Un élan spontané de l’âme

Cette notion de répétition est, en réalité, un aspect essentiel de la liturgie qui ne pourrait être effacé qu’au détriment de sa qualité. Il apparaît naturel en effet que, dans sa liturgie, la sainte Église, épouse de Jésus-Christ, répète, supplie, se fasse insistante, adore en répétant encore, sans craindre de fatiguer le Père de ses supplications.
En cela, elle ne fait qu’obéir à l’exemple de tous les saints, à l’enseignement des prophètes et à l’Évangile : « Il leur disait une parabole, pour leur montrer qu’il faut toujours prier et ne jamais cesser. Il y avait, dit-il, dans une ville, un juge qui ne craignait pas Dieu et ne se souciait pas des hommes. Il y avait aussi dans cette ville une veuve qui venait auprès de lui, disant : Fais-moi justice de mon adversaire. Il refusa pendant longtemps, mais ensuite se dit en lui-même : Quoique je ne craigne pas Dieu et que je ne me soucie pas des hommes, néanmoins, parce que cette veuve m’importune, je lui ferai justice, de peur qu’à la fin elle n’en vienne à me frapper. Le Seigneur ajouta : Entendez ce que dit ce juge d’iniquité. Et Dieu ne ferait pas justice à ses élus, qui crient à lui jour et nuit, et il tarderait à les secourir ? » (Lc, 18, 1-7).

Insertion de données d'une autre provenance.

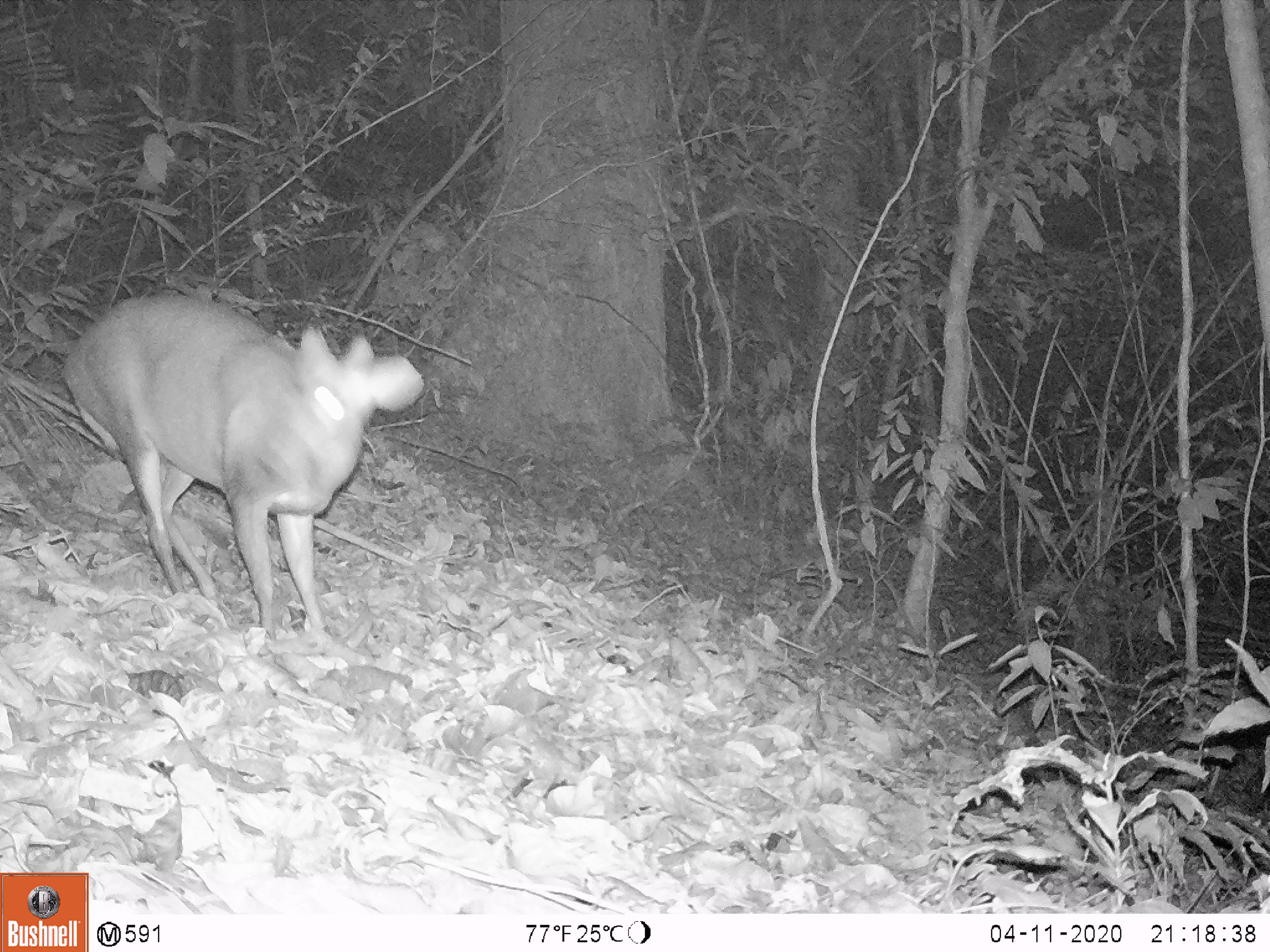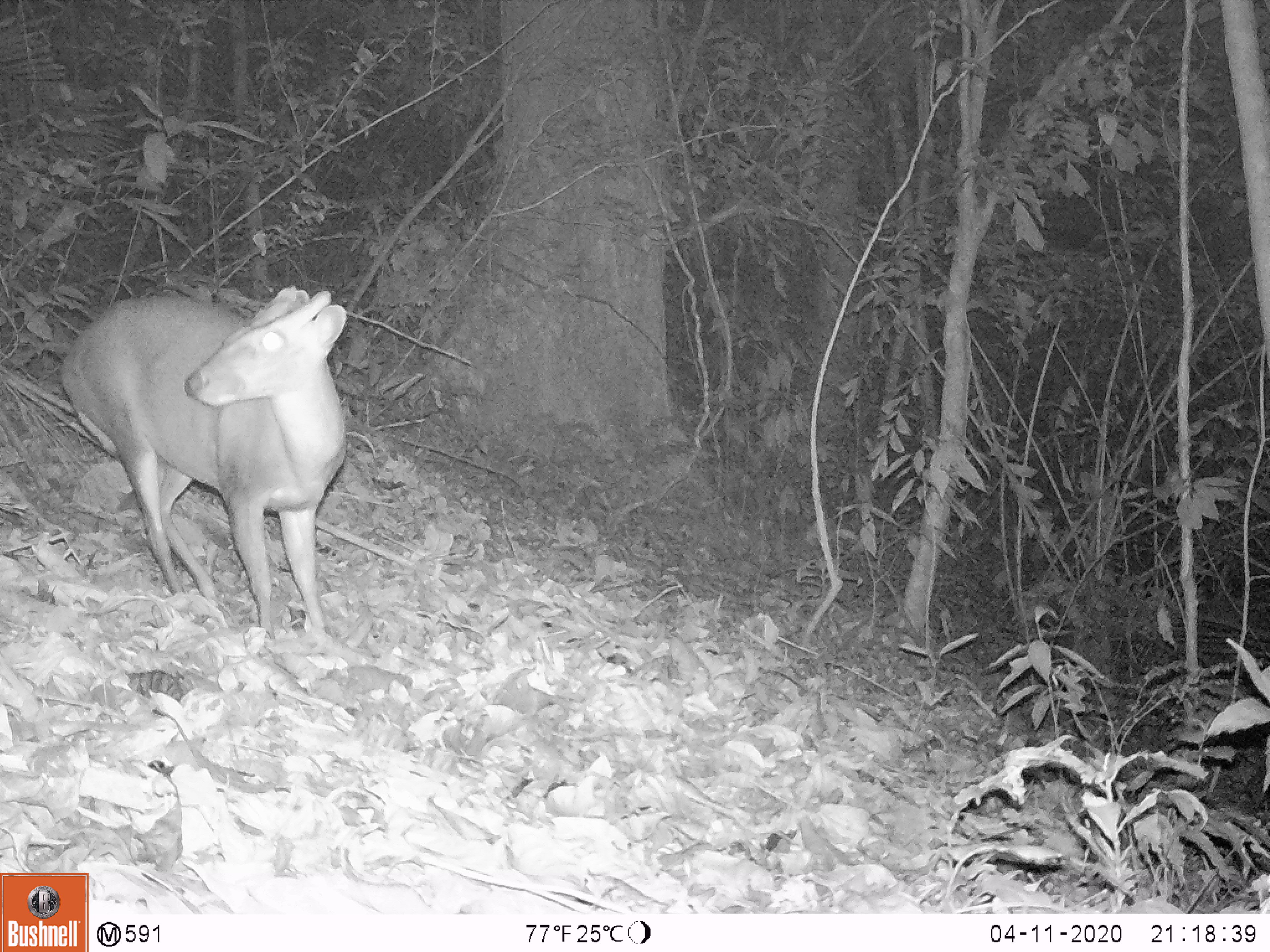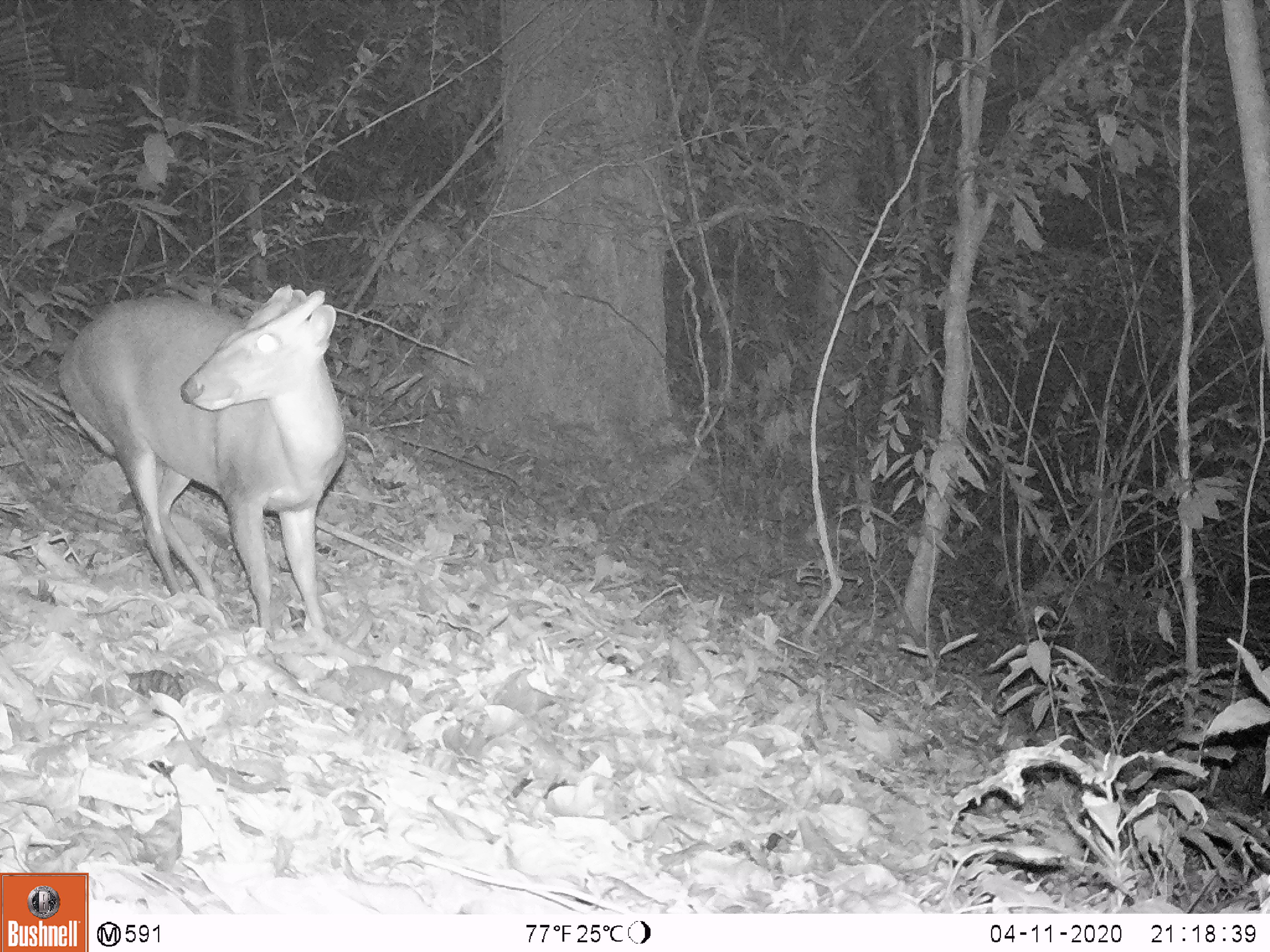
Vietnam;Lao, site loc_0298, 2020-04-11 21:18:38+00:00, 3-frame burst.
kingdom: Animalia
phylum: Chordata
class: Mammalia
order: Artiodactyla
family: Cervidae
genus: Muntiacus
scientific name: Muntiacus rooseveltorum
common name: roosevelt's muntjac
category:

Savourer la douceur de l’amour de Dieu

Traiter certains rites de doublets inutiles, n’est-ce pas raisonner en épicier ? Que répondra l’amoureux à l’épicier qui lui démontrera l’inutilité « objective », « rationnelle », de répéter « Je t’aime » à celle qu’il aime ? L’amoureux considère qu’ayant dit dix mille fois « Je t’aime », il ne fait que commencer à balbutier ce qu’il veut qu’elle sache. L’amoureux comprend ce que ne conçoit pas l’épicier, que « la mesure d’aimer, c’est d’aimer sans mesure » : « Causa diligendi Deum, Deus est ; modus, sine modo diligere » (saint Bernard, De diligendo Deo, chap. I).
Comme le dit saint Augustin, « da amantem, et sentit quid dico », « donnez-moi quelqu’un qui aime et il comprendra ce que je dis. Donnez-moi quelqu’un qui désire, quelqu’un qui a faim, quelqu’un qui chemine en ce désert où nous sommes, qui a soif et soupire après la source de l’éternelle patrie, donnez-moi un tel homme et il verra ce que je veux dire. Mais si je m’adresse à un cœur froid, il ne comprendra rien à mes paroles » (saint Augustin, In Joannis Evangelium tractatus, XXVI, 4).
La sainte Église s’attarde sur le mystère éternel de la charité divine. Elle en savoure la douceur et l’immense amour : qui pourrait le lui reprocher, sinon celui qui est pressé que la liturgie finisse pour aller faire ses courses ? Dire que des rites sont des « doublets », c’est une vue, non de liturgiste, mais de sacristain. C’est comme si on disait que la main gauche est un doublet de la main droite, parce qu’on peut tenir un chandelier avec une seule main ou qu’on peut s’éclairer avec un seul cierge.
Le père Gélineau note qu’ainsi s’explique et se comprend « l’usage de la répétition des mêmes mots dans la prière, la litanie, le refrain du psaume de méditation. Pas plus que les amoureux ne se lassent de répéter “Je t’aime”, car ils intensifient ainsi leur relation amoureuse, l’orant ne se lasse de redire “Père, s’il est possible, écoute-moi” ou de nommer Dieu de tous les noms qui signifient comment il existe pour lui : Bon, Fort, Très-Haut, Tout-Proche, Tout-Autre, Lumière, Ténèbre » (Joseph Gélineau, Demain la liturgie, Cerf, 1976, p. 96).